Bunnies like to move around, and their muscular hind legs are made for running and jumping. The ASPCA recommends a large exercise space that a bunny can use for several hours a day. This can be a spare bedroom, a basement or enclosed outdoor area. Remember to securely cover electrical wires or anything else your bunny might chew. If you are setting up an outdoor space, take care that it is enclosed at the top to shield the bunny from predators and that your bunny is not able to dig under the fencing.

Cage and Litter

Wire cages are common; however, the ASPCA suggests covering the bottom with a solid piece of wood or sturdy cardboard.
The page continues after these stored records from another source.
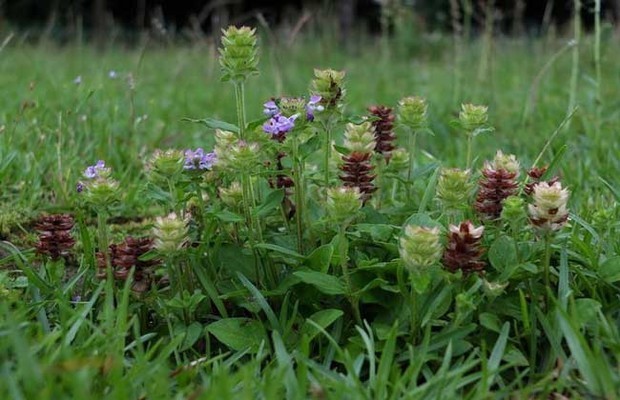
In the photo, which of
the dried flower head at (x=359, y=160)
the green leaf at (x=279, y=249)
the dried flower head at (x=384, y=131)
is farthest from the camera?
the dried flower head at (x=384, y=131)

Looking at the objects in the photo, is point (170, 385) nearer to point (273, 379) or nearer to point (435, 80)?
point (273, 379)

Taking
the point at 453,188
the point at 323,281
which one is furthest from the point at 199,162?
the point at 453,188

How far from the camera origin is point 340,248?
1425 mm

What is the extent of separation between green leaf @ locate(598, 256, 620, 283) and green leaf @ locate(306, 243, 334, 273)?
506 mm

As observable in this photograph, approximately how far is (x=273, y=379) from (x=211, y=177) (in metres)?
0.59

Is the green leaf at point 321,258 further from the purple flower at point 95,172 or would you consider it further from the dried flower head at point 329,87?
the purple flower at point 95,172

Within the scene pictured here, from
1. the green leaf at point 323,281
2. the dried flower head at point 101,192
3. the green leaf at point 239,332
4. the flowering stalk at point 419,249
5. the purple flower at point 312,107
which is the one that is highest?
the purple flower at point 312,107

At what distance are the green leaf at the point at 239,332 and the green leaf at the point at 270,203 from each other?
0.21 meters

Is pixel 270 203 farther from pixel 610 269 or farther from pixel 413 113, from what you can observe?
pixel 610 269

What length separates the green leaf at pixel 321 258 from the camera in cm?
150

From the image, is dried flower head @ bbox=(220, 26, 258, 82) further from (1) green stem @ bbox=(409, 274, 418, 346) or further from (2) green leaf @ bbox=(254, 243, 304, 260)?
(1) green stem @ bbox=(409, 274, 418, 346)

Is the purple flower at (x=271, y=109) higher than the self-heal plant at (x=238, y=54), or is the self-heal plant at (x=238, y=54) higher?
the self-heal plant at (x=238, y=54)

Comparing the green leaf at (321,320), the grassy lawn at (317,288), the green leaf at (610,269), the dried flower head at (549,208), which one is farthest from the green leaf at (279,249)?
the green leaf at (610,269)

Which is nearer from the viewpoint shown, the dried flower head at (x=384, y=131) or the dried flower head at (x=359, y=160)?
the dried flower head at (x=359, y=160)
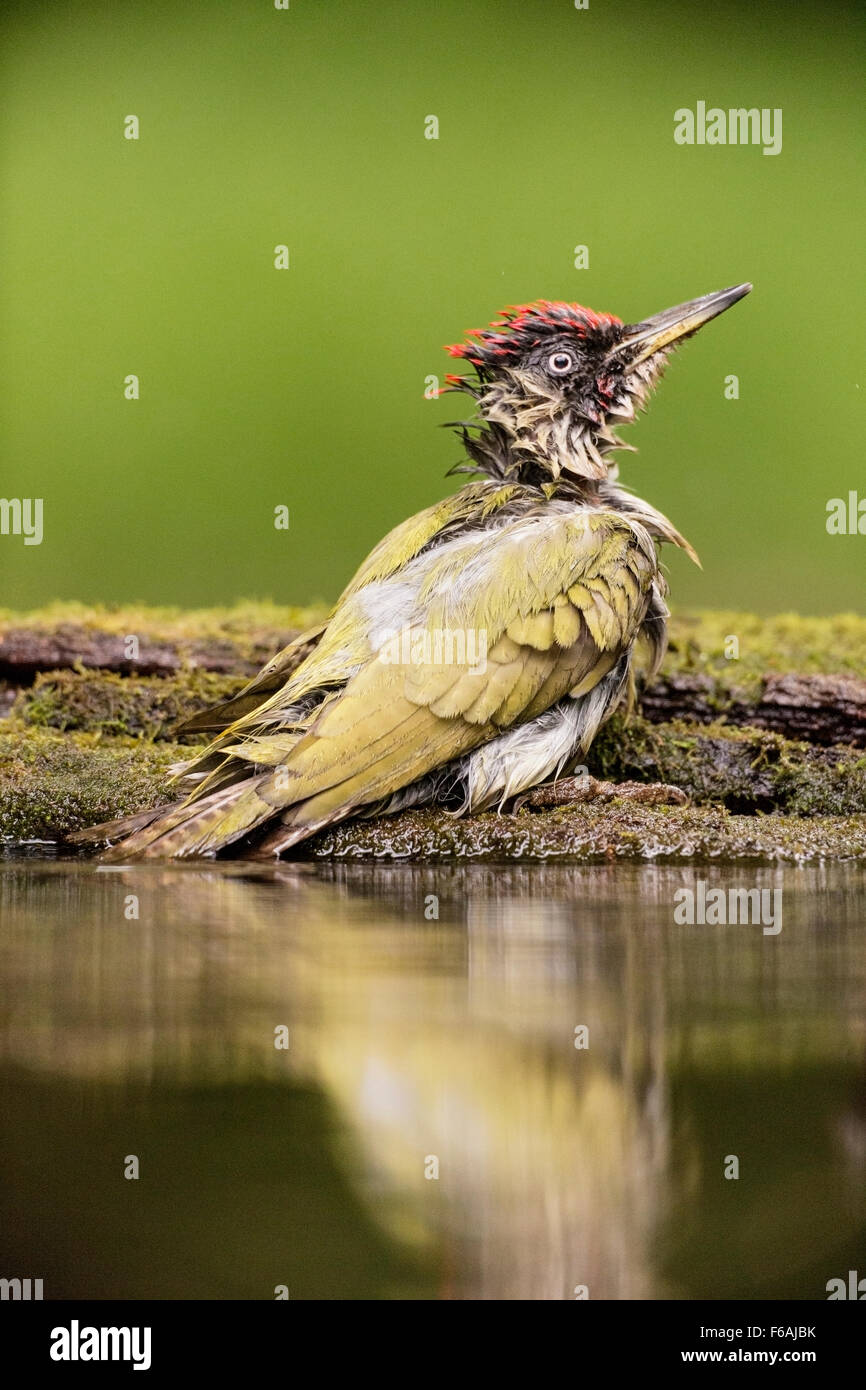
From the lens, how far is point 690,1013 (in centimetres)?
268

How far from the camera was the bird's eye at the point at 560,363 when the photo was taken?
5.52 m

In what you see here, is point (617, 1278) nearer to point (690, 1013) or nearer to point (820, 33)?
point (690, 1013)

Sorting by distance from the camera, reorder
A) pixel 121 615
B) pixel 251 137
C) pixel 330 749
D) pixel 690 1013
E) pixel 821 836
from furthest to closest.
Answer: pixel 251 137
pixel 121 615
pixel 821 836
pixel 330 749
pixel 690 1013

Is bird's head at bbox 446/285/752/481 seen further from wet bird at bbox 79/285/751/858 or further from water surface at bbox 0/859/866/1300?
water surface at bbox 0/859/866/1300

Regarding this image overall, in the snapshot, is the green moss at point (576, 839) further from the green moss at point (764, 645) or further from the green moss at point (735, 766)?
the green moss at point (764, 645)

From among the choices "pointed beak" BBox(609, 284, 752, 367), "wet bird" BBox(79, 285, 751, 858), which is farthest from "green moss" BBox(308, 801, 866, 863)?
"pointed beak" BBox(609, 284, 752, 367)

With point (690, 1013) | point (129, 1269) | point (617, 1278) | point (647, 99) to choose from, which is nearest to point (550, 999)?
point (690, 1013)

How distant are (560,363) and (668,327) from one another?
52 cm

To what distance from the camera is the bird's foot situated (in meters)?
5.23

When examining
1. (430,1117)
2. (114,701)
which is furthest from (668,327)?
(430,1117)

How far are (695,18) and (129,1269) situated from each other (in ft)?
27.1

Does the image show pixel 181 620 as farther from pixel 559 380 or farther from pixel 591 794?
pixel 591 794

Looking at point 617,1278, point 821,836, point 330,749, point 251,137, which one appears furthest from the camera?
point 251,137

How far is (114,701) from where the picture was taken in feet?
21.0
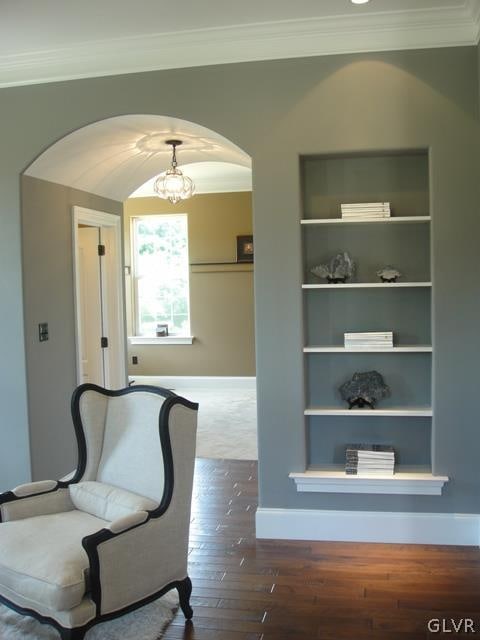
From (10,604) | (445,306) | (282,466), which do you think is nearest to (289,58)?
(445,306)

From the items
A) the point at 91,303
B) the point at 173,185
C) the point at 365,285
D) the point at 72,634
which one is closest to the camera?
the point at 72,634

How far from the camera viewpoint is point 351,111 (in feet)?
12.0

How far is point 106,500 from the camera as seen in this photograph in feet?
9.76

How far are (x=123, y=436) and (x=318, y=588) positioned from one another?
120cm

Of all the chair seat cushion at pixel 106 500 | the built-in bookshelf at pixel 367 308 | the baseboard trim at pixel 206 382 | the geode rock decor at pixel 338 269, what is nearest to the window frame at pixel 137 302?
the baseboard trim at pixel 206 382

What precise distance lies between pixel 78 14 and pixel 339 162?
165 centimetres

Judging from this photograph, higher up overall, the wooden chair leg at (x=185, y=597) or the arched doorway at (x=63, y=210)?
the arched doorway at (x=63, y=210)

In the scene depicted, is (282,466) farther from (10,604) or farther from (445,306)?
(10,604)

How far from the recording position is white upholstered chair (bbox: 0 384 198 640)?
2502 millimetres

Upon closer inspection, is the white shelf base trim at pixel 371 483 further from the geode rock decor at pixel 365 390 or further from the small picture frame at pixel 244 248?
the small picture frame at pixel 244 248

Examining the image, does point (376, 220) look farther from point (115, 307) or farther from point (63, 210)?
point (115, 307)

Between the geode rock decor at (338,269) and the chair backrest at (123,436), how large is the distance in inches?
51.2

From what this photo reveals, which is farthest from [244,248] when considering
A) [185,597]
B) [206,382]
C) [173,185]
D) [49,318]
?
[185,597]

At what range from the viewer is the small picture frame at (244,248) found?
28.8 ft
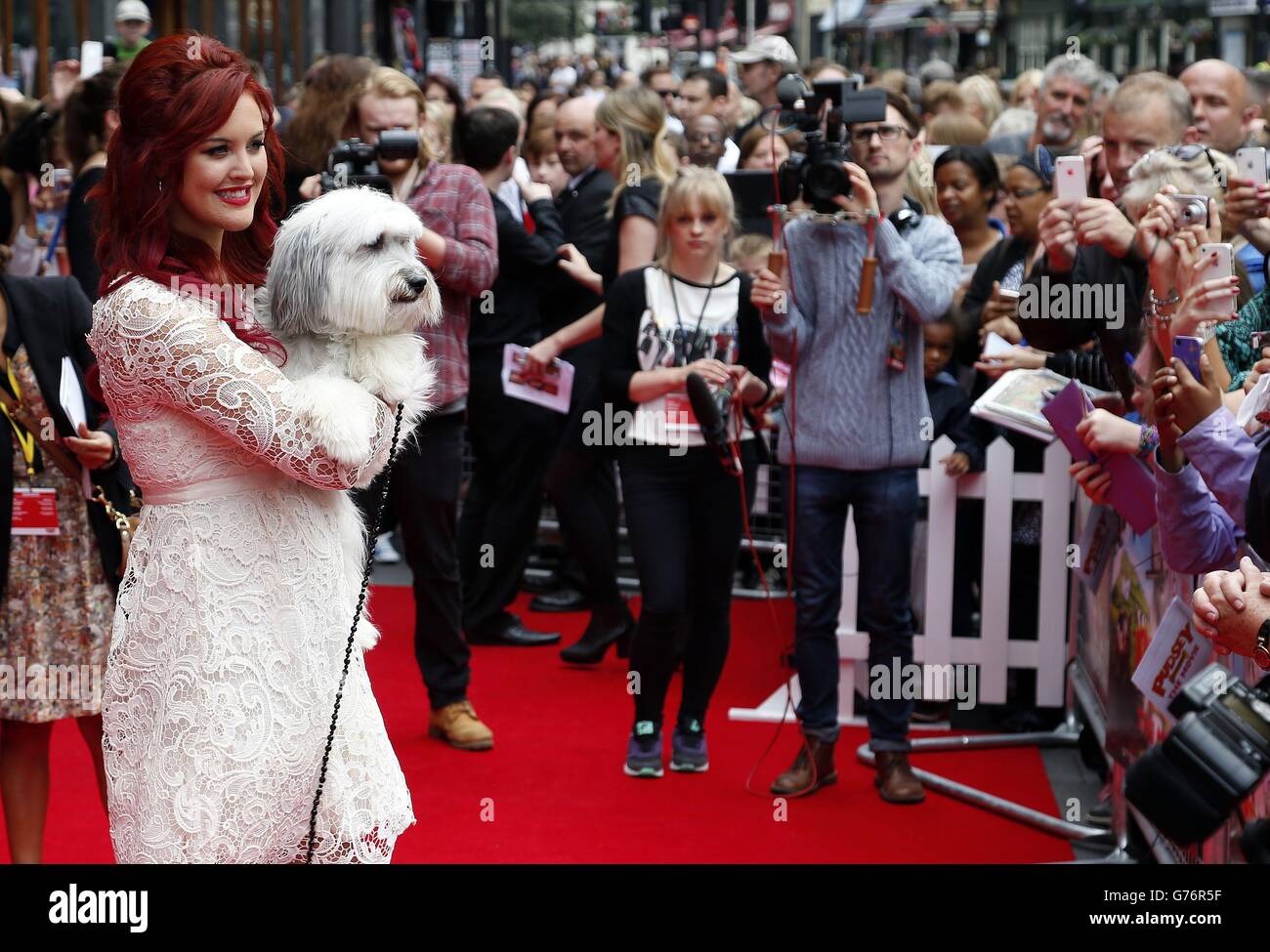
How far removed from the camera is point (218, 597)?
2.62 metres

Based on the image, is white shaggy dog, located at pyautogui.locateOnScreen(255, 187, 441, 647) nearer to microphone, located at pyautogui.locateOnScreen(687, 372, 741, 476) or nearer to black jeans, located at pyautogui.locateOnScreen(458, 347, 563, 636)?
microphone, located at pyautogui.locateOnScreen(687, 372, 741, 476)

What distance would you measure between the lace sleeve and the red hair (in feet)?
0.28

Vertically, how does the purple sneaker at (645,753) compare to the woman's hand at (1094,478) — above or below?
below

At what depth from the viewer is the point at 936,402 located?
6.34 meters

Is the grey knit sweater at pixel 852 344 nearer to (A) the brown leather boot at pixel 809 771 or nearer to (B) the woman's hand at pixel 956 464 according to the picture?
(B) the woman's hand at pixel 956 464

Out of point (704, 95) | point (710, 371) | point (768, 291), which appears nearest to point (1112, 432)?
point (768, 291)

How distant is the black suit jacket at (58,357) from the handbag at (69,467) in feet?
0.06

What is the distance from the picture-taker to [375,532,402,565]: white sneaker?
891cm

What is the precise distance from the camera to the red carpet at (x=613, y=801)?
4.87 meters

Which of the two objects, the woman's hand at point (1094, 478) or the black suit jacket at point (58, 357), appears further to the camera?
the woman's hand at point (1094, 478)

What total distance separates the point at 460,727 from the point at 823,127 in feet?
7.80

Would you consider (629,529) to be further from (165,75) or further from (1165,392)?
(165,75)
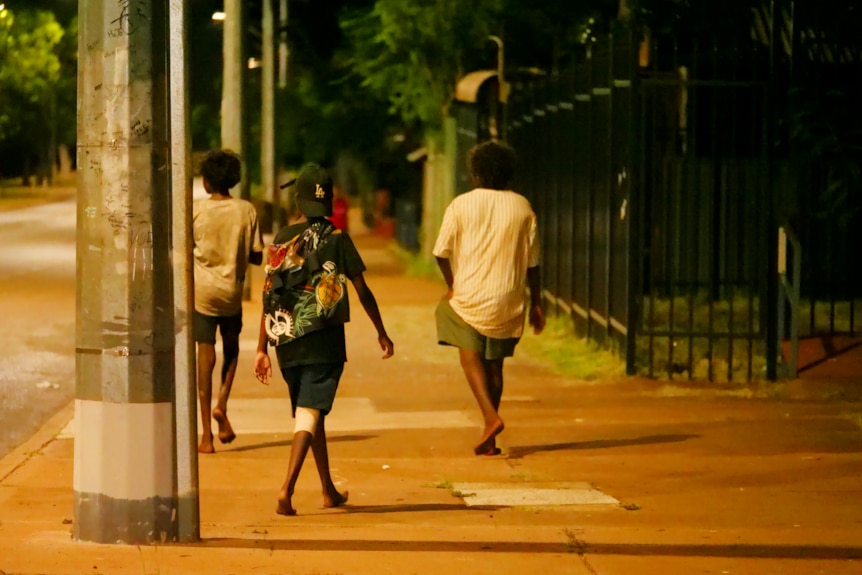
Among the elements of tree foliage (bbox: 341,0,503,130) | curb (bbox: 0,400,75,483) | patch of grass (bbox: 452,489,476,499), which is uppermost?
tree foliage (bbox: 341,0,503,130)

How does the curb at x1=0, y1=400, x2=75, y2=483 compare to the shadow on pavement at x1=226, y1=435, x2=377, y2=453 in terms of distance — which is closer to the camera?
the curb at x1=0, y1=400, x2=75, y2=483

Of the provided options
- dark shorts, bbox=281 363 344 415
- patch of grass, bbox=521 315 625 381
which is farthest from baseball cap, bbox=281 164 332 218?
patch of grass, bbox=521 315 625 381

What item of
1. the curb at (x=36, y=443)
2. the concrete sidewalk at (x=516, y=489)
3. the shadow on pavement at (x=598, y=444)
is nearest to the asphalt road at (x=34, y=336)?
the curb at (x=36, y=443)

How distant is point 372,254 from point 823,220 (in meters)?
18.1

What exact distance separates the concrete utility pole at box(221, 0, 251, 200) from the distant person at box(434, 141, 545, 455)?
9858mm

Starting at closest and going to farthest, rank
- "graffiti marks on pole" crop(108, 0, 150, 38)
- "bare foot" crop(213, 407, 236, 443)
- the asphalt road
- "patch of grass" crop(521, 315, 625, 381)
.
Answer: "graffiti marks on pole" crop(108, 0, 150, 38) < "bare foot" crop(213, 407, 236, 443) < the asphalt road < "patch of grass" crop(521, 315, 625, 381)

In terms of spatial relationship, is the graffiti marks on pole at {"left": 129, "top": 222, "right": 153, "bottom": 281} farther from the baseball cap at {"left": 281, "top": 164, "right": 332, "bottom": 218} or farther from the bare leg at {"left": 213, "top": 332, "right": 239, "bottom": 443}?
the bare leg at {"left": 213, "top": 332, "right": 239, "bottom": 443}

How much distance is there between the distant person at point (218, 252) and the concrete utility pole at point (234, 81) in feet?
31.4

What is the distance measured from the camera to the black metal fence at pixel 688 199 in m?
11.8

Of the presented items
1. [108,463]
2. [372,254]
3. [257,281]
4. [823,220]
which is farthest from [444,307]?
[372,254]

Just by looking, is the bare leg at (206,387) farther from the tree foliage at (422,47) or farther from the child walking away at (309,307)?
the tree foliage at (422,47)

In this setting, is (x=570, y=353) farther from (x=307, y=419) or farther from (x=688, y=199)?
(x=307, y=419)

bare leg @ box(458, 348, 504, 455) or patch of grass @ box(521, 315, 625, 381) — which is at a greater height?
bare leg @ box(458, 348, 504, 455)

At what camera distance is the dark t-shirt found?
285 inches
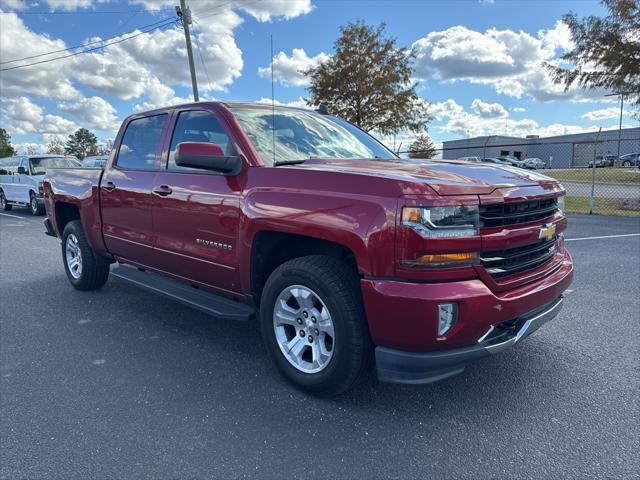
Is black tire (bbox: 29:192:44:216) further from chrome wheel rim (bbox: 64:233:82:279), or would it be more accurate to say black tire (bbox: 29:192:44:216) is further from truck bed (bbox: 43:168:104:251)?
chrome wheel rim (bbox: 64:233:82:279)

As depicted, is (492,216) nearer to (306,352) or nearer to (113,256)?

This will protect your bunny's feet. At minimum, a cage should be large enough for your bunny to move freely -- 4 feet wide, 2 feet deep and 2 feet tall for most medium-size breeds. Place a litter box inside the cage, lined with grass hay or newspaper with pellets. Most bunnies will choose their favorite elimination spot; when their choice becomes clear, move the box to this location.

Bedding and Toys

Bunnies, even those taking up residence inside your house, will have the instinct to chew and dig. Your rabbit will need bedding inside the cage of straw, hay or aspen shavings. Create a digging box out of a cardboard box lined with shredded paper. You can also get old telephone books for scratching, tearing and chewing -- and purchase commercial chew sticks for your pet to enjoy.


Bunnies need a diet of grass hay, rabbit pellets, fresh leafy greens and water. The ASPCA says timothy hay or brome should be available for your bunny at all times, in unlimited quantities. Daily, feed your bunny an eighth-cup to a quarter-cup per 5 pounds of bunny weight of good-quality pellets that are at least 15 percent protein and 18 percent fiber. Fully one-third of a rabbit's diet should consist of fresh, leafy greens, such as dark leaf lettuces, turnip greens, carrot tops and collard greens.

Grooming Brush and Carrier

Your bunny will need annual trips to the veterinarian, preferably to see a doctor with a small-animal practice. A carrier is necessary to transport your bunny on these occasions. As with other fur-bearing pets, grooming is an important part of caring for a bunny. Purchase a soft grooming tool, and brush your rabbit from the back of the head toward the tail.